De latere romans van Johan de Meester halen die hoogte niet meer. De Zonde in het deftige Dorp (1912), ingegeven door wrok over herinneringen aan het hartstochtontveinzende burgerleven te Zeist, hekelt bekrompenheid en hypocrisie met een zure woede tegen dorpsconventies. Onthullingsdrift doorzoekt verborgen gevoelens in Carmen (1915), Walmende Lampen (1921), Van haar Luister beroofd (1928), Eva (1929) en Liefdetrouw (1930). Het onderzoek blijft schamele resultaten opleveren, doch het vertrouwen van de schrijver, dat eenvoudige menselijke goedheid het onafwendbare levensverdriet kan verzachten, overwint in deze tweede periode de droefgeestigheid der eerste. Wat Johan de Meester als kunstredacteur van De Nieuwe Rotterdamsche Courant tot stand bracht, komt verderop ter sprake.
| |
3. Gerard van Hulzen
(Zwolle 1 Februari 1860 - 's-Gravenhage 18 October 1940)
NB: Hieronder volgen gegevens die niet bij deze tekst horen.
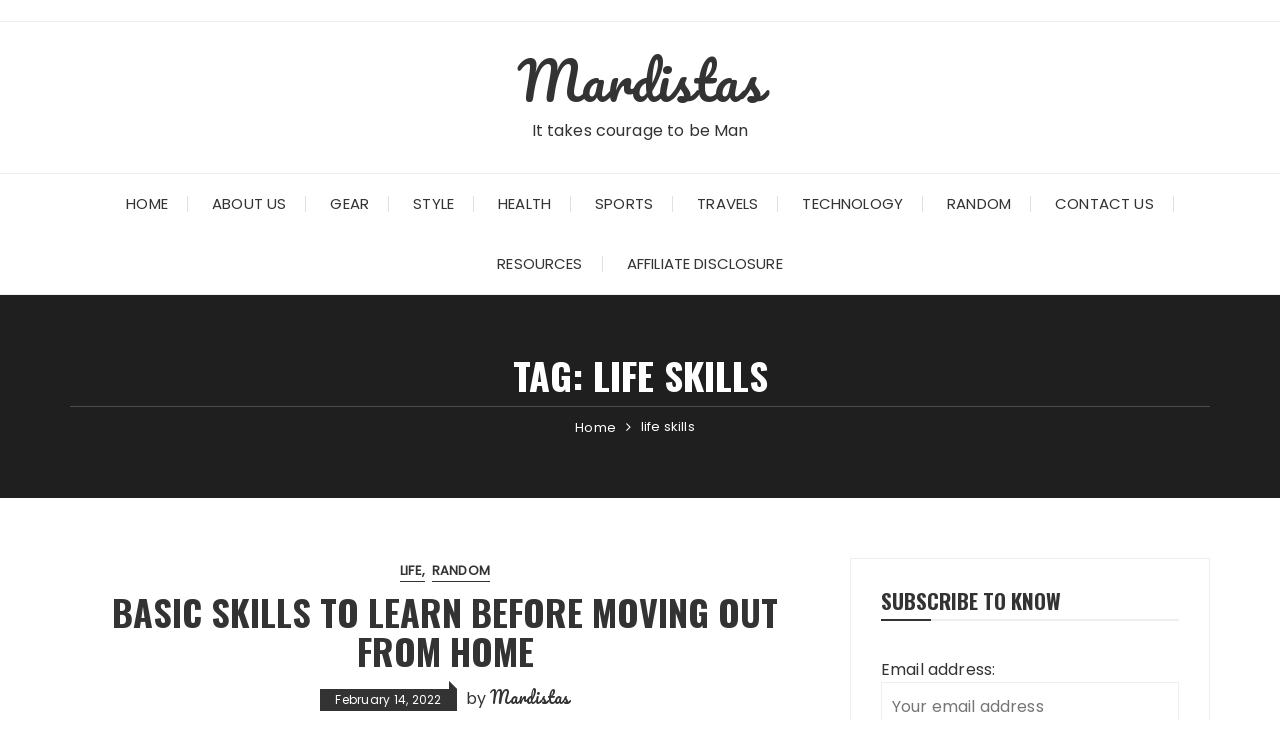

--- FILE ---
content_type: text/html; charset=utf-8
request_url: https://www.google.com/recaptcha/api2/aframe
body_size: -97
content:
<!DOCTYPE HTML><html><head><meta http-equiv="content-type" content="text/html; charset=UTF-8"></head><body><script nonce="YjzvY5uNlNzJetO0PGEOkw">/** Anti-fraud and anti-abuse applications only. See google.com/recaptcha */ try{var clients={'sodar':'https://pagead2.googlesyndication.com/pagead/sodar?'};window.addEventListener("message",function(a){try{if(a.source===window.parent){var b=JSON.parse(a.data);var c=clients[b['id']];if(c){var d=document.createElement('img');d.src=c+b['params']+'&rc='+(localStorage.getItem("rc::a")?sessionStorage.getItem("rc::b"):"");window.document.body.appendChild(d);sessionStorage.setItem("rc::e",parseInt(sessionStorage.getItem("rc::e")||0)+1);localStorage.setItem("rc::h",'1768614889398');}}}catch(b){}});window.parent.postMessage("_grecaptcha_ready", "*");}catch(b){}</script></body></html>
Gerard Hendrik Ignaaz van Hulzen was schrijnwerker, toen hij, zonder veel gelezen te hebben, in 1896 enkele schetsen naar De Nieuwe Gids zond, die direct werden geplaatst. Zelf erkende hij in een interview aan André de Ridder, de gave te bezitten, zich ‘in iedere schrijver in te schrijven’,
| |
| |
hetgeen verklaart, dat hij zich bij de stijl van zijn debuuttijd gemakkelijk aansloot en die ook weer gemakkelijk ontwikkelde, toen het ultra-naturalisme zijn aantrekkingskracht verloor. Hij begon als impressionist, wendde zich met Zwervers (2 dln 1899 en 1907) tot het naturalisme en wist in deze schetsenbundel de maatschappelijke misère van daklozen en verkommerden voelbaar te maken, hoewel hij ontkende, dit te hebben nagestreefd. Bij verschijning van de veertiende druk in 1919, twijfelde hij, of een onvermengde kunstenaarsdrang wel bestaanbaar is en gaf toe, dat zijn aandacht voor de ellende geprikkeld werd door opstandigheid tegen de maatschappij. Hij is in De Man uit de Slop (1903), Wrakke Levens (1907), Maria van Dalen (1907), Zijn Kind (1917) geen werkelijk peiler, slechts een bekwaam beschrijver van levensleed.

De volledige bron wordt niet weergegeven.